The iron-quinone acceptor complex in Rhodospirillum rubrum chromatophores studied by EPR

Abstract

A new EPR signal is reported in Rhodospirillum rubrum chromatophores. The signal is attributed to Q − BFe 2+, the semiquinone-iron complex of the secondary quinone electron acceptor, on the basis of the following observations. (1) It is induced by a single laser flash given a room temperature and is stable. (2) It is present after odd-numbered flashes and absent after even-numbered flashes when a series of flashes is given. (3) When it is already present, low-temperature illumination results in the disappearance of the signal due to formation of the Q − AFe 2+Q − B state. (4) Its formation is inhibited by the presence of orthophenanthroline at normal values of pH. The Q − BFe 2+ signal has two main features, one at g = 1.93 and the other at g = 1.82. The two features have different microwave power and temperature dependences, with the g = 1.82 signal being more difficult to saturate and requiring lower temperatures to be observable.

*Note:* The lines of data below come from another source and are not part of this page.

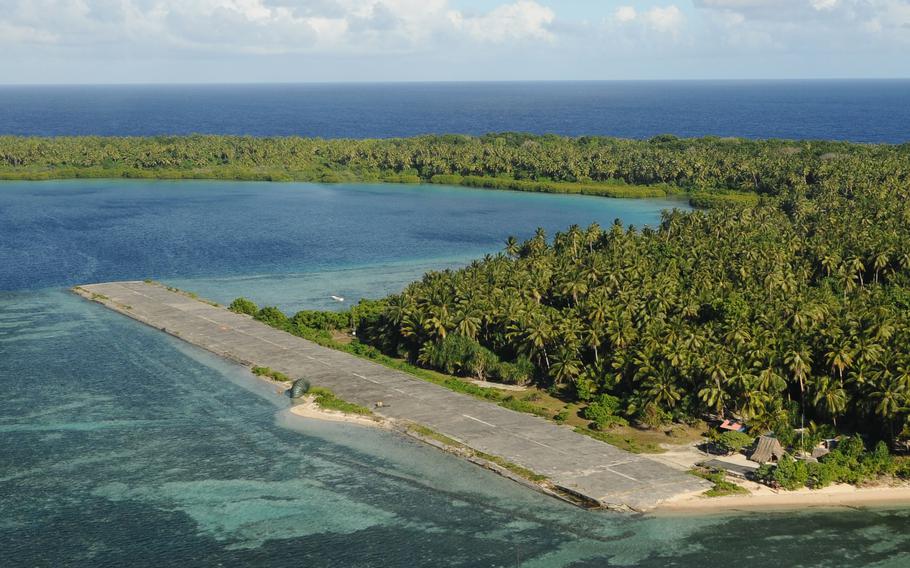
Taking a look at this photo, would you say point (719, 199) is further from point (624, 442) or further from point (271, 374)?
point (271, 374)

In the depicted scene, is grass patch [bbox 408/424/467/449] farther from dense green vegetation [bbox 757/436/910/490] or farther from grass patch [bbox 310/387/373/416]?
dense green vegetation [bbox 757/436/910/490]

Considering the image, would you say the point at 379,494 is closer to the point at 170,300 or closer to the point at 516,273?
the point at 516,273

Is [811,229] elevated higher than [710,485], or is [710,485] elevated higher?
[811,229]

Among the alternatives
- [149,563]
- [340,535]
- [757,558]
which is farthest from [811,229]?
[149,563]

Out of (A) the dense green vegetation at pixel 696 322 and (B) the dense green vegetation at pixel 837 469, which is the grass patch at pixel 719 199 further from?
(B) the dense green vegetation at pixel 837 469

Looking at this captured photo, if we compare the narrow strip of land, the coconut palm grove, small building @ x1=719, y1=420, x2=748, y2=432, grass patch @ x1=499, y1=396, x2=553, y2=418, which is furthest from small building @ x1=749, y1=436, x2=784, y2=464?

Raising the pH leads to an increase in the g = 1.82 feature, while the g = 1.93 signal decreases in amplitude. It is suggested that the two parts of the signal may represent two EPR forms due to structural heterogeneity. The low-field feature of the Q − BFe 2+ signal shifts to lower field as the pH is raised and a p K for this change seems to occur at pH 9.4. The Q − AFe 2+ signal at g = 1.88 also shifts as the pH is increased; however, the shift is less marked than that seen for Q − BFe 2+, the shift is to higher field and the range over which it occurs is wider and depends upon the temperature of Q − AFe 2+ formation. This effect may be due to a p K on a protein group being shifted to higher pH by the presence of Q − A. ortho-Phenanthroline broadens and shifts the Q − AFe 2+ signal. The inhibition of electron transfer between Q − A and Q B by ortho-phenanthroline becomes less effective at high pH. The new Q − BFe 2+ signal is unlike other semiquinone-iron signals reported in the literature in bacteria; however, it is remarkably similar to the Q − BFe 2+ signal reported in Photosystem II.